村上隆『ニッポンを主張せよ』(NHKクローズアップ現代)
《クローズアップ現代》で『ニッポンを主張せよ』という村上隆の姿を追った番組が放送された。そのホームページに番組の解説があったので、それをコピペさせてもらう。
アニメやマンガをモチーフにした絵画やフィギュアを発表し続けるアーティスト、村上隆さん46歳。その作品はアメリカで今年、日本の現代アート史上最高額となる16億円で落札。ルイ・ヴィトンから5年間にわたってデザインを依頼されるなど、世界で最も"売れている"芸術家だ。"オタク文化"と呼ばれる日本のサブカルチャーがなぜ欧米でアートとして高い評価を得ているのか。そこには欧米のアートシーンを研究したという村上さんの確かでしたたかな戦略が秘められている。日本が欧米で理解されるためには何が必要なのか、日本が欧米と勝負するためには何が足りないのか。村上さんのアート論の中には、閉塞的な日本社会への挑戦的なメッセージが込められている。 日本から世界にメッセージを発信し続ける現代アートの革命児に国谷キャスターが迫る。 (NHK『クローズアップ現代』11月11日放送)

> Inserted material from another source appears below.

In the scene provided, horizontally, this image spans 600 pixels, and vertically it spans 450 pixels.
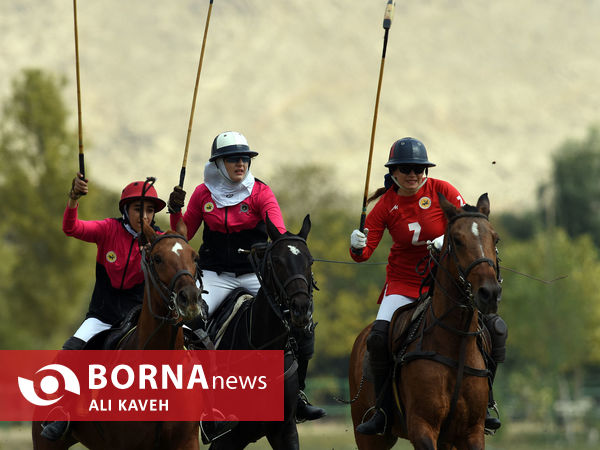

これは、実際の放送内容とはずいぶんと違う。放送された番組は、美術バブルがはじけて、小室哲哉状態になりそうなアーティストが強がっている姿を追っている。オークションで村上氏の作品が予定価格にたっしなかったため不成立だったという映像のあと、村上氏が、バブルがはじけてよかった、これからが自分にとっての本当のチャンスだと笑いながら言っていた。
それで思い出したのは、10年間は転売しない条件付きで売った作品を、契約に反して、英国のオークションに出品した不動産会社を訴えて、勝訴した事件だ。作品は、直径約1・5メートルの円形絵画「フラワーボール ブラッド(3−D)5」で、価格は約6800万円だったそうだが、ずいぶんと高値ではないか。村上氏は自分の作品が投機の対象にされたくないといっているが、そもそもイラストに6800万円という値段は最初から投機商品としての値段だろう。
だからこそ、村上氏は10年間の転売を禁止したのだ。すぐにオークションにかけて、50万円にしかならなかったりしたら、それこそ詐欺といわれるだろう。商売人を自称するだけにその辺の目端はさすがにきく。
村上氏は美術バブルがはじけても、自分の商品は大丈夫だと、いかに自分が優れた商品を制作しているかを力説するのだが、コンピューターを並べた工房や、従業員が大作を分業で制作している風景は、バブルそのものだ。他にもアメリカに同じような工房を持っていると言っていたし、青山にも店舗を構えたという報道があったような気がする。
小室氏の借金は18億円だったそうだが、村上隆の多くの作品も不良債権化しているだろうから、処理は早いほうがいい。所詮はイラストなのだから。